§ Dataset items
'''

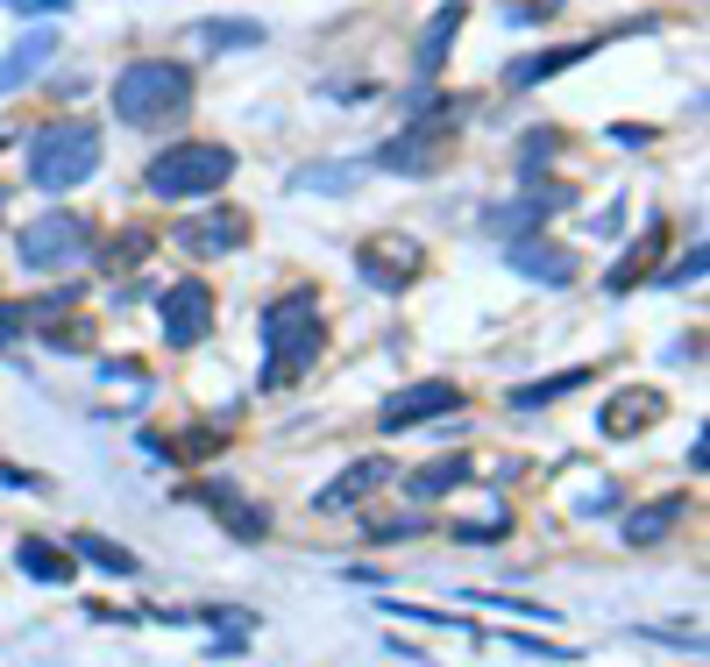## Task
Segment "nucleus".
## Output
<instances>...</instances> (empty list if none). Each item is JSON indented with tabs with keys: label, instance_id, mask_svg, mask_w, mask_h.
<instances>
[{
	"label": "nucleus",
	"instance_id": "nucleus-1",
	"mask_svg": "<svg viewBox=\"0 0 710 667\" xmlns=\"http://www.w3.org/2000/svg\"><path fill=\"white\" fill-rule=\"evenodd\" d=\"M263 391H292L298 376L320 362L327 348V327H320V298L313 292H284L278 306L263 313Z\"/></svg>",
	"mask_w": 710,
	"mask_h": 667
},
{
	"label": "nucleus",
	"instance_id": "nucleus-2",
	"mask_svg": "<svg viewBox=\"0 0 710 667\" xmlns=\"http://www.w3.org/2000/svg\"><path fill=\"white\" fill-rule=\"evenodd\" d=\"M114 114L128 128H171L192 114V71L178 57H135L114 79Z\"/></svg>",
	"mask_w": 710,
	"mask_h": 667
},
{
	"label": "nucleus",
	"instance_id": "nucleus-3",
	"mask_svg": "<svg viewBox=\"0 0 710 667\" xmlns=\"http://www.w3.org/2000/svg\"><path fill=\"white\" fill-rule=\"evenodd\" d=\"M100 171V135L93 121H50V128L29 143V178L43 192H71Z\"/></svg>",
	"mask_w": 710,
	"mask_h": 667
},
{
	"label": "nucleus",
	"instance_id": "nucleus-4",
	"mask_svg": "<svg viewBox=\"0 0 710 667\" xmlns=\"http://www.w3.org/2000/svg\"><path fill=\"white\" fill-rule=\"evenodd\" d=\"M228 178H235V149L228 143H171L143 171V185L157 192V200H200V192H221Z\"/></svg>",
	"mask_w": 710,
	"mask_h": 667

'''

Reproduce the data verbatim from its first line down through the line containing "391H292L298 376L320 362L327", both included, and omit the pictures.

## Task
Segment "nucleus".
## Output
<instances>...</instances> (empty list if none). Each item is JSON indented with tabs with keys: label, instance_id, mask_svg, mask_w, mask_h.
<instances>
[{
	"label": "nucleus",
	"instance_id": "nucleus-1",
	"mask_svg": "<svg viewBox=\"0 0 710 667\" xmlns=\"http://www.w3.org/2000/svg\"><path fill=\"white\" fill-rule=\"evenodd\" d=\"M263 391H292L298 376L320 362L327 348V327H320V298L313 292H284L278 306L263 313Z\"/></svg>",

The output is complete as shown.